__Exercise directions__. Reproduce exactly the lines beginning with the line that contains "How far away does" and ending at the final line of the material below.

— Begin Data listing —

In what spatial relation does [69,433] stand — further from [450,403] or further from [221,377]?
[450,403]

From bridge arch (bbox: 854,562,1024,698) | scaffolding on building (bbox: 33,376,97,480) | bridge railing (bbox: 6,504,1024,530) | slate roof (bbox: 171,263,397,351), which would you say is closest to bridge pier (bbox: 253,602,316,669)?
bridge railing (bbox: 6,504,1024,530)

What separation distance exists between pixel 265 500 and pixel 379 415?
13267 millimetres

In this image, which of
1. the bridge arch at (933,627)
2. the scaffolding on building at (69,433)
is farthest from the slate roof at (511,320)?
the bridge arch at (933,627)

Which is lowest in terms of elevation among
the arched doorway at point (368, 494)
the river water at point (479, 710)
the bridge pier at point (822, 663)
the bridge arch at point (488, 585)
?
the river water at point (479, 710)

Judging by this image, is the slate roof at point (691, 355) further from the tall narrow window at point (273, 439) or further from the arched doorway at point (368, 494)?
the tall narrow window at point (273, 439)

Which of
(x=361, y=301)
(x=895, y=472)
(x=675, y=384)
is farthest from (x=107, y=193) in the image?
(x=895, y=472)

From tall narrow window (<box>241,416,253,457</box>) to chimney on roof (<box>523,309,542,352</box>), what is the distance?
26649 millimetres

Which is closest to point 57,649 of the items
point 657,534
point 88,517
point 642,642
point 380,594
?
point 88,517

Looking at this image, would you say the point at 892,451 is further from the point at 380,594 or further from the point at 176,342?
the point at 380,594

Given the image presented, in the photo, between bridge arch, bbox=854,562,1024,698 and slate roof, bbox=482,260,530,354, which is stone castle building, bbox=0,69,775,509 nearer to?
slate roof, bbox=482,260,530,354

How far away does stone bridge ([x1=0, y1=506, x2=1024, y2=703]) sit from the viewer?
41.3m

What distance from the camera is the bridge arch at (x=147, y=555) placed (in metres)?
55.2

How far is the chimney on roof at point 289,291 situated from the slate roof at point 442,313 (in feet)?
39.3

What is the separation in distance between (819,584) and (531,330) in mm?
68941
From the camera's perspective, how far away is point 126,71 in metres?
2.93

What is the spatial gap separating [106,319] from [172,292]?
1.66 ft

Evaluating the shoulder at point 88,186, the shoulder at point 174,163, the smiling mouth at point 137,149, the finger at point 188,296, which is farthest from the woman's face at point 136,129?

— End Data listing —

__Result__.
How far away does stone bridge ([x1=0, y1=506, x2=1024, y2=703]) sit from the viewer?
41.3m

What distance from the camera is the bridge arch at (x=147, y=555) placed (in metres)?
55.2

How far is the chimney on roof at point 289,291 situated from the slate roof at point 442,313 (in feet)?
39.3

What is the separation in distance between (819,584) and (531,330) in mm?
68941
From the camera's perspective, how far away is point 126,71 in metres?
2.93

What is the spatial gap separating [106,319] from [172,292]?
1.66 ft

Evaluating the shoulder at point 88,186, the shoulder at point 174,163, the smiling mouth at point 137,149, the finger at point 188,296, which is farthest from the woman's face at point 136,129?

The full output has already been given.